Despite this, most clinical guidelines still use the same EF cutoffs for both sexes. The Cleveland Clinic is one of the few sources that breaks it out: normal is 52% to 72% for men and 54% to 74% for women. This matters because a woman with an EF of 52% might be flagged as normal by standard criteria, while in reality her heart is pumping well below what’s typical for her sex. If your results are near the lower boundary of “normal,” knowing these sex-specific ranges gives you a more accurate picture.
Children and Adolescents
Normal EF in children is broadly the same as in adults, roughly 50% to 80%. The challenge with pediatric measurements is that normal values for heart size and function change rapidly with a child’s growth. A heart chamber that looks enlarged in a small toddler might be perfectly proportional in a teenager. Pediatric cardiologists interpret EF alongside the child’s age, body size, and growth trajectory rather than relying on a single fixed cutoff.
Your Test Method Affects the Number
The EF number on your report depends partly on how it was measured. The most common method is a standard 2D echocardiogram, which is quick and widely available but tends to read slightly lower than other techniques. Compared to cardiac MRI (considered the gold standard), 2D echocardiography underestimates EF by about 3 to 4 percentage points on average. In a study of 745 patients, the median EF was 60% on echo versus 63% on MRI.
That gap matters most when your EF sits near a clinical threshold. About 9% of patients in that study were classified differently depending on whether the 50% cutoff was applied to their echo result or their MRI result. Three-dimensional echocardiography narrows the gap, underestimating by only about 1.6 percentage points compared to MRI. If your doctor is making a treatment decision based on a borderline EF reading from a standard echo, they may order a cardiac MRI or 3D echo for a more precise measurement.
What a Borderline or Low EF Means
An EF in the 41% to 49% range is considered mildly reduced. It doesn’t automatically mean you have heart failure, but it does signal that your heart isn’t pumping as efficiently as it should. Your doctor will typically look at symptoms (shortness of breath, fatigue, fluid retention) alongside the number to determine whether treatment is needed.
An EF of 40% or below is the threshold for heart failure with reduced ejection fraction, the most well-studied form of heart failure. At this level, the heart is clearly struggling to meet the body’s demands. Treatment can improve EF over time in many people, sometimes significantly, so a low reading is not necessarily permanent.

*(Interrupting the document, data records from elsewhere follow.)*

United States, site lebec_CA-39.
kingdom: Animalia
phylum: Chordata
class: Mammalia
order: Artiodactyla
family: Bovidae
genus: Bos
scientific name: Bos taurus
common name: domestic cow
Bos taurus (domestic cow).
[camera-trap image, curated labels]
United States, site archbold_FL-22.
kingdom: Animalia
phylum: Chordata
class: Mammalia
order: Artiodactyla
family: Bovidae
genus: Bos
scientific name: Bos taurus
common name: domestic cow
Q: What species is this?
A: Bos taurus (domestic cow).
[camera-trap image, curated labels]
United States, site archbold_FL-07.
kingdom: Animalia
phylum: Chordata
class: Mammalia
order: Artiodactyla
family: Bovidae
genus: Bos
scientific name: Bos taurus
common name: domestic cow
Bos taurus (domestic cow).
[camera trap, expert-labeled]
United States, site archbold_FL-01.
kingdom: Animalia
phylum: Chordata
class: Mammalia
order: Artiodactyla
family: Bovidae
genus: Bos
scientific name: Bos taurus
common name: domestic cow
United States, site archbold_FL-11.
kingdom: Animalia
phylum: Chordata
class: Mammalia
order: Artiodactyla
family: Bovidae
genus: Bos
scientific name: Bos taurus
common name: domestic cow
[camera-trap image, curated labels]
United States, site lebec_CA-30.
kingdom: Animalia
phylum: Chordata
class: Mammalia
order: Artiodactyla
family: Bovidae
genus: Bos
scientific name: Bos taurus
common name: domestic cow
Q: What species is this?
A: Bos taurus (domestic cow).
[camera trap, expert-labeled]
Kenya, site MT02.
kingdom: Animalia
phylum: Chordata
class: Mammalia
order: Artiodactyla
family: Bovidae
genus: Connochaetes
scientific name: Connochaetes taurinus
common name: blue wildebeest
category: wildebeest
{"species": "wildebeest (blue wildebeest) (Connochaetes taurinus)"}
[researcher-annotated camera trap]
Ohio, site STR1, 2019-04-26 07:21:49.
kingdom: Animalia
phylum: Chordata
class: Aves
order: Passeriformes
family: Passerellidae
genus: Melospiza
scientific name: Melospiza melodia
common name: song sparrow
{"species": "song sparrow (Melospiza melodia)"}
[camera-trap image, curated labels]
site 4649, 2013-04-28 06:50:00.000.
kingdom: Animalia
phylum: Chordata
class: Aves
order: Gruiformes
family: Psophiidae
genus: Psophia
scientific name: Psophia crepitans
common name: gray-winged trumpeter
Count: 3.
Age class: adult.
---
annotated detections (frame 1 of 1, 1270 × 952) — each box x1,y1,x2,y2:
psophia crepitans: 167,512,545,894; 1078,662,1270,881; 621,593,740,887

The 2022 AHA/ACC guidelines also recognize heart failure with preserved ejection fraction, where EF is 50% or above but the heart still isn’t functioning properly, usually because it’s too stiff to fill with blood between beats. This is especially common in older adults and in women, which is why symptoms matter as much as the number itself.
Putting Your Number in Context
If you’re looking at a test result and wondering whether your EF is “good,” the short answer is: 50% or above is normal for any age. But a truly useful interpretation accounts for your sex, the testing method, whether the number has changed over time, and whether you have any symptoms. A single EF reading is a snapshot. Trends across multiple measurements are far more informative, especially if you’re being monitored for a heart condition. A drop of 10 percentage points over a year is more concerning than a stable reading of 52%, even though 52% technically sits at the lower edge of normal.